** START OF WORKING DATA **

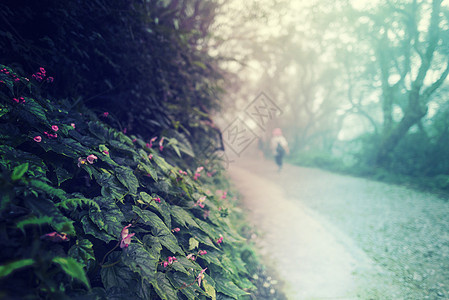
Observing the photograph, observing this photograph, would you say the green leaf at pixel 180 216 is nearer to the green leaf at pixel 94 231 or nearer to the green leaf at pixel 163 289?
the green leaf at pixel 163 289

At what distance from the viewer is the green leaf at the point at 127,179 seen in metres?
1.45

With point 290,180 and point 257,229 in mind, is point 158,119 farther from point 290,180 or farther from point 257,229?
point 290,180

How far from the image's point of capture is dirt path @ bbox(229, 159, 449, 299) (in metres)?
2.54

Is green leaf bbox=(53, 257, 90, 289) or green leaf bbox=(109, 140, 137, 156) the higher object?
green leaf bbox=(109, 140, 137, 156)

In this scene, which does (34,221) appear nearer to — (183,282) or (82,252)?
(82,252)

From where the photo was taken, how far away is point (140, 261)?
113 centimetres

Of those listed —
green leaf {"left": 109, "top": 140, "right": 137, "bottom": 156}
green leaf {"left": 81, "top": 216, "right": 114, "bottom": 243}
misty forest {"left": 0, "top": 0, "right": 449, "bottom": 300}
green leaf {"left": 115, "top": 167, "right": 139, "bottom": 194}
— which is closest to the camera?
misty forest {"left": 0, "top": 0, "right": 449, "bottom": 300}

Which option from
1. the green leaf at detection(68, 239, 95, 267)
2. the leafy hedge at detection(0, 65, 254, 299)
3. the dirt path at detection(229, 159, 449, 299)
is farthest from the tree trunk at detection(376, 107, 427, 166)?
the green leaf at detection(68, 239, 95, 267)

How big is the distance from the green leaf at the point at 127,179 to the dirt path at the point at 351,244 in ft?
7.67

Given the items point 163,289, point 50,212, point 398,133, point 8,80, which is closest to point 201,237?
point 163,289

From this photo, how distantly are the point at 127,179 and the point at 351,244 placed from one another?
3.88 metres

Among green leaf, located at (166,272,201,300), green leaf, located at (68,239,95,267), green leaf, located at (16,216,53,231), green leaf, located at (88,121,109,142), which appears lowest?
green leaf, located at (166,272,201,300)

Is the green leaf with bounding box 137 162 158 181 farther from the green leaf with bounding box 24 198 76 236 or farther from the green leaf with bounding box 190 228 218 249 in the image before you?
the green leaf with bounding box 24 198 76 236

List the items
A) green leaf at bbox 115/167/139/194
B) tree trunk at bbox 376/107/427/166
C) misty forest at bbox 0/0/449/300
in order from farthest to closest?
tree trunk at bbox 376/107/427/166 → green leaf at bbox 115/167/139/194 → misty forest at bbox 0/0/449/300
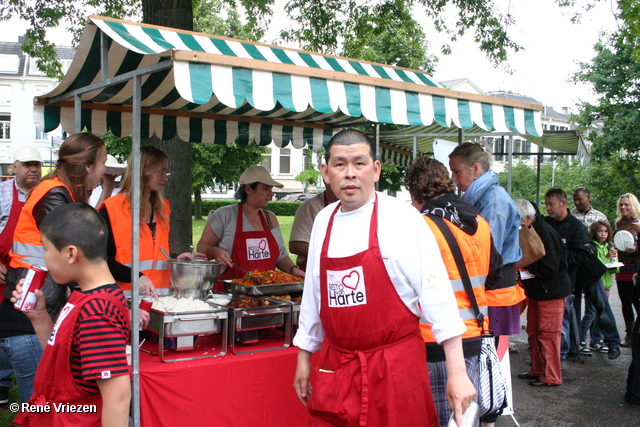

** END OF WORKING DATA **

# STATED GOAL
Can you reproduce the records verbatim, starting at the line that contains "Among green leaf, located" and continuing through the end of the records, leaving out any pictures?

# EXERCISE OUTPUT
Among green leaf, located at (166,272,201,300), green leaf, located at (68,239,95,267), green leaf, located at (16,216,53,231), green leaf, located at (88,121,109,142), which appears lowest?
green leaf, located at (166,272,201,300)

Is the green leaf with bounding box 137 162 158 181 farther from the green leaf with bounding box 24 198 76 236 or farther from the green leaf with bounding box 190 228 218 249 in the image before you?
the green leaf with bounding box 24 198 76 236

List the items
A) green leaf at bbox 115/167/139/194
B) tree trunk at bbox 376/107/427/166
C) misty forest at bbox 0/0/449/300
in order from farthest to closest?
tree trunk at bbox 376/107/427/166 → green leaf at bbox 115/167/139/194 → misty forest at bbox 0/0/449/300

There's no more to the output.